The Super Bowl, of course, has now become a kind of national holiday, for which people prepare by buying ever bigger television screens, hosting barbecues and parties, gathering in homes and bars. It has become one of those wretchedly excessive American events embraced in some mysterious way with fervor worldwide.
Nobody knows for sure what the original intent of creating the Super Bowl was, or why it became so super. Originally, it came about as the result of a merger between the National Football League and the American Football League, the latter an upstart rival that had started to become a nagging competitor to the old-line and old-time NFL.
You have to wonder at my age where the time has gone. I can remember watching then-powerhouse Green Bay smother two AFC challengers without working up a sweat in the first two games. Packers coach Vince Lombardi would eventually become coach of the Washington Redskins for a short time, than pass away into legendhood. The Redskins under Joe Gibbs would much later win three Super Bowls. Joe Namath then proceeded to lead the New York Jets to what was the biggest upset ever — football-wise — with a win over the Baltimore Colts.
The rest is a spotty, crazy, history that evolved into a money machine for the NFL, the art of super hype on a level never seen before, the emergence of half-time shows that combined aspects of ancient Rome (because NFL players are often referred to as gladiators), vaudeville (the nipple slip) and music you watched (because you couldn’t hear the lyrics). Politicians would show up, as well as former presidents — the elder Bushes, president and first lady, were gamely present in Houston — and pop singers vied to sing the Star Spangled Banner, often to their remorse.

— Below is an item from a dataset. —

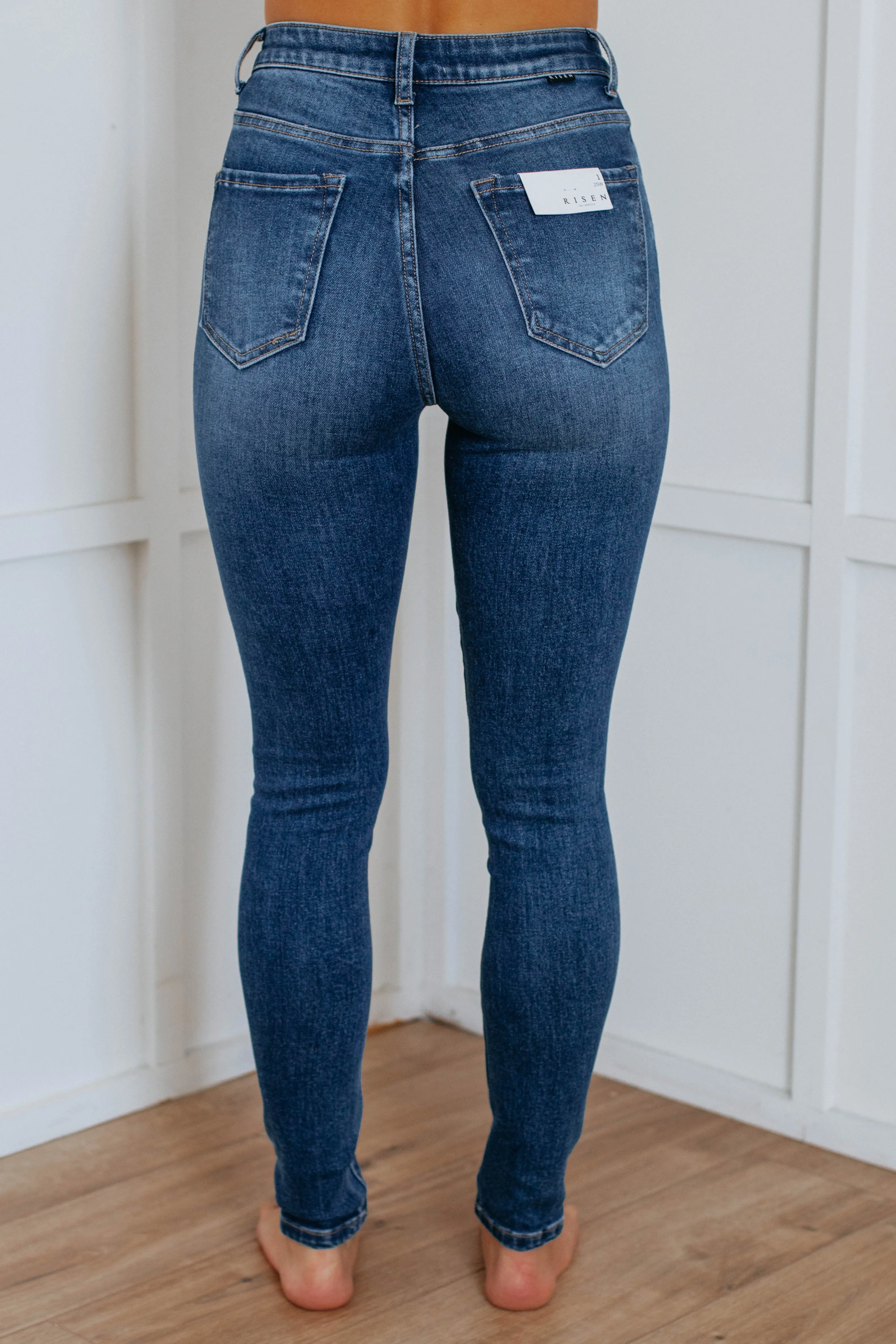 Raelyn Risen Jeans,Jeans Women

There have been great games, but not as many as you think, and upsets. Whether this one qualified as the greatest ever (as claimed in a number of headlines) or makes Brady the best-ever quarterback, I will leave to others. While I make room for the Super Bowl, sports in general have become something I follow by reading about it; every college I’ve gone to, every city I’ve lived in or near are on my radar in the fine print of overnight scores.
But sports — and especially football — have become not a little lurid and troubling, much as politics have evolved. And sports coverage is starting to drown in an obsession with the gathering of data and metrics, which are boring.
This game was many things, but boring was not one of the things it was. It was really a story of two upsets, games within games. The Falcons, it’s fair to say, made the Patriots look vincible and vulnerable in the first half. As was noted by the announcers, their inexperienced but athletic defense flew all over the field, plainly bothering superstar Brady and knocking him down a lot. Ryan’s offense was speedy and effective, and Brady made what should have been a gigantic mistake by throwing what announcers like to call a pick and six: an interception run back for a touchdown.
But even as the announcers were talking about Atlanta and how they flew around the field with abandon, you could see that they were starting to lose a step or two, just as Brady, described as being off his game, got on his game, by getting the Pats into the end zone.
It was the start of a splurge that led to 31 unanswered points and the game and the whole damn thing. Resistance on the part of the Falcons became more and more futile and feeble, probably from all that flying around which had taken its toll and the return of the famous Brady flair for execution and piling up yards, a Super Bowl record 466 yards.
Once the onslaught started, there was something inevitable about it (although a miraculous catch of a pass that should have been an interception certainly helped). It reminded many people who had adopted the Falcons with affection, as if they were the football version of a puppy or Hillary Clinton, of another great and unexpected recent result. Given Trump’s connection with and fan-love for the Patriots, the result was almost Nov. 6 all over again.
Now the same people have to get over it, all over again.